= Zu erledigende Aufgaben =
A - Nenne alle Kategorien, deren Gleichsetzung der Text über Geschlechterrollen im ersten Satz anspricht.
B - Prüfe für jede der folgenden Aussagen, ob sie mit dem Text über Geschlechterrollen übereinstimmt, und belege dein Urteil mit den entscheidenden Worten des Textes:
(i) Die Erziehung wird nach den Erwartungen an das Verhalten der Geschlechter ausgerichtet.
(ii) Jungen werden oft männliche und weibliche Rollenvorbilder gleichermaßen nahegelegt.
(iii) Dass Jungen mit Puppen spielen wollen, gilt als unerwünscht.
C - Führe den Text über Geschlechterrollen ab seinem letzten Satz weiter.

= Untersuchter Text =
▼

Die Gleichsetzung von biologischem Geschlecht, Geschlechtsidentität, Geschlechterrolle und sexueller Orientierung hat in der Praxis für jene Personen, für die eben nicht in allen diesen Kategorien Übereinstimmung besteht zum Teil erhebliche Auswirkungen.

In der Praxis geht die Gesellschaft und auch jedes Individuum davon aus, dass ein bestimmtes, nicht näher bekanntes Individuum mit einem bestimmten Geschlecht auch bestimmte Verhaltensweisen zeigen wird beziehungsweise zeigen sollte. Entsprechend wird auch die Erziehung ausgelegt.

Von Jungen wird erwartet, sich für Mädchen zu interessieren und männliche Rollenvorgaben zu übernehmen. Daher werden Jungen oft nur männliche Rollenvorbilder nahegelegt. Homosexuelle Jungen, die an Mädchen kein Interesse haben, werden oft diszipliniert oder gar angefeindet. Abweichungen, z.B. Jungen die mit Puppen spielen wollen, werden als unerwünscht und korrekturbedürftig angesehen.

▲

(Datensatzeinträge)
▼

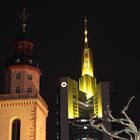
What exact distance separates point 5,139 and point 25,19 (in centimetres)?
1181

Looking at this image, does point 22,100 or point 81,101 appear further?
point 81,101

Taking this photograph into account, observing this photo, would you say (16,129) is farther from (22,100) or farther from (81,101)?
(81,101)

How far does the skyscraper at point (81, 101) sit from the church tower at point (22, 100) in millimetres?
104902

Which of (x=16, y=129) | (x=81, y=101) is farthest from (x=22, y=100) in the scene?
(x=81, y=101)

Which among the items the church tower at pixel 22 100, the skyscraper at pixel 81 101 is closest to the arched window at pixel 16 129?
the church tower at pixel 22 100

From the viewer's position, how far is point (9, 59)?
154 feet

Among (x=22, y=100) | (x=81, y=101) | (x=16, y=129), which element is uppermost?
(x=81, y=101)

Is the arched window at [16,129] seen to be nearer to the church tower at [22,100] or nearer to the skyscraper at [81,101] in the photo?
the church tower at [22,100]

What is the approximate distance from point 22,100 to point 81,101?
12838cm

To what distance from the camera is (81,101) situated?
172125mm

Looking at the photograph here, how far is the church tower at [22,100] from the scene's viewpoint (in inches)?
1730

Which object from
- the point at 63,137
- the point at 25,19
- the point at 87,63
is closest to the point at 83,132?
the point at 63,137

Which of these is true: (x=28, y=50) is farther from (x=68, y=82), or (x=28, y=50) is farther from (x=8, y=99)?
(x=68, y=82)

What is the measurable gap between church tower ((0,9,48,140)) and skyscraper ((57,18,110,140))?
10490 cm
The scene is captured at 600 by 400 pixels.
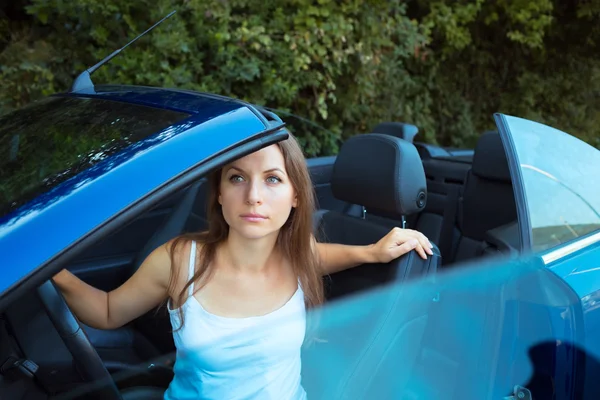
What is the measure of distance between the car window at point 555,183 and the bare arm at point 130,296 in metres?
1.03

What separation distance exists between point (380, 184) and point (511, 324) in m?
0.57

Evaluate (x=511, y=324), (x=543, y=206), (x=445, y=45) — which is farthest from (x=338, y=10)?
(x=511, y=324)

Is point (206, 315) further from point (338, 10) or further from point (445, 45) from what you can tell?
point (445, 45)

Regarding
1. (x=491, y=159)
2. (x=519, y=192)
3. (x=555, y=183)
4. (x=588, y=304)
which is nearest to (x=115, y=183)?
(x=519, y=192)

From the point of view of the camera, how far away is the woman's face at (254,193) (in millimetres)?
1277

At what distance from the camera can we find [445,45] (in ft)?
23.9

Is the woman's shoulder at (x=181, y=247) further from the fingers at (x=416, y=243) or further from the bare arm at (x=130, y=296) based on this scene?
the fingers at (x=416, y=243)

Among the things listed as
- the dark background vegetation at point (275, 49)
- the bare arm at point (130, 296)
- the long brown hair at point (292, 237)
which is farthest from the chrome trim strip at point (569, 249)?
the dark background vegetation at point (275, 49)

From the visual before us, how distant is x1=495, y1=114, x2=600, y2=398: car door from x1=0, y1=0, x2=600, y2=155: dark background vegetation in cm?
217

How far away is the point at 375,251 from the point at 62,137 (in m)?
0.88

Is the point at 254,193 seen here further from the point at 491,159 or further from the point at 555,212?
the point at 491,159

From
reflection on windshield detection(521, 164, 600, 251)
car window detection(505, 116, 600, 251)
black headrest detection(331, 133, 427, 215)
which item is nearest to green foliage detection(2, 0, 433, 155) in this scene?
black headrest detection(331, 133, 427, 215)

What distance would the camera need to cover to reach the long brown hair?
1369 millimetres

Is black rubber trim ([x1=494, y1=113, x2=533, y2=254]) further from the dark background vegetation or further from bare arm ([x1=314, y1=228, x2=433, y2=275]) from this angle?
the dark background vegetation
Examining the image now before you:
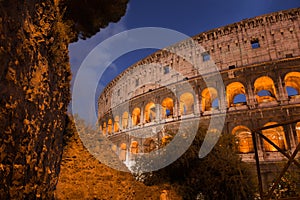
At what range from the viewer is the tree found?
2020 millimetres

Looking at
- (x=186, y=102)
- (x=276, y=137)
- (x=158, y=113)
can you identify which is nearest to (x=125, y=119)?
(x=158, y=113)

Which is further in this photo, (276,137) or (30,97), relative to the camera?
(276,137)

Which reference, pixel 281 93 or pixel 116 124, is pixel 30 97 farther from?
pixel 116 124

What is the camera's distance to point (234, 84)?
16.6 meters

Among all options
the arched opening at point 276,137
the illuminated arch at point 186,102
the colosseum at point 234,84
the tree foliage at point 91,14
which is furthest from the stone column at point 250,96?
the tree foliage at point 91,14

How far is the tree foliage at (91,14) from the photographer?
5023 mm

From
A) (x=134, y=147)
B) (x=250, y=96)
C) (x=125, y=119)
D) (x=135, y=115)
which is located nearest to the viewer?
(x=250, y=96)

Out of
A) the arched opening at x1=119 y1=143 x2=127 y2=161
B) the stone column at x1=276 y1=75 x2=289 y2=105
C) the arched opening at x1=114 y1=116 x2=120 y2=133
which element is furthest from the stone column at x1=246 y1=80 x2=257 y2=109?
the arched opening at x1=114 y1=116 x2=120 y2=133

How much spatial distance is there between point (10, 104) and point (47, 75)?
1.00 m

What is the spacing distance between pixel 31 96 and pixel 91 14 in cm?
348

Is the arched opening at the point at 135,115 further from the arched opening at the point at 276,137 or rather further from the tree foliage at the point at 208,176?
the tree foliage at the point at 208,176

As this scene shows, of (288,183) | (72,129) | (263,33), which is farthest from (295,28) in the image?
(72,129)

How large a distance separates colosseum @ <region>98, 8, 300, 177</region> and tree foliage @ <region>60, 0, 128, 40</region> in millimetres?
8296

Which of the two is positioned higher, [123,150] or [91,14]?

▲

= Ergebnisse der Übung =
A -
- biologisches Geschlecht
- Geschlechtsidentität
- Geschlechterrolle
- sexuelle Orientierung

B -
(i) Ja: „Entsprechend wird auch die Erziehung ausgelegt.“
(ii) Nein: „Daher werden Jungen oft nur männliche Rollenvorbilder nahegelegt.“
(iii) Ja: „Abweichungen, z.B. Jungen die mit Puppen spielen wollen, werden als unerwünscht und korrekturbedürftig angesehen.“

C -
Das führt dazu, dass Betroffene ihre eigenen Gefühle als von den Erwartungen der Gesellschaft abweichend erleben oft verbunden mit dem Gefühl der Andersartigkeit und der Einsamkeit. Für die Betroffenen ist ein aktiver gedanklicher Schritt notwendig, um sich von den gesellschaftlichen Erwartungen zu emanzipieren (siehe auch Coming-Out).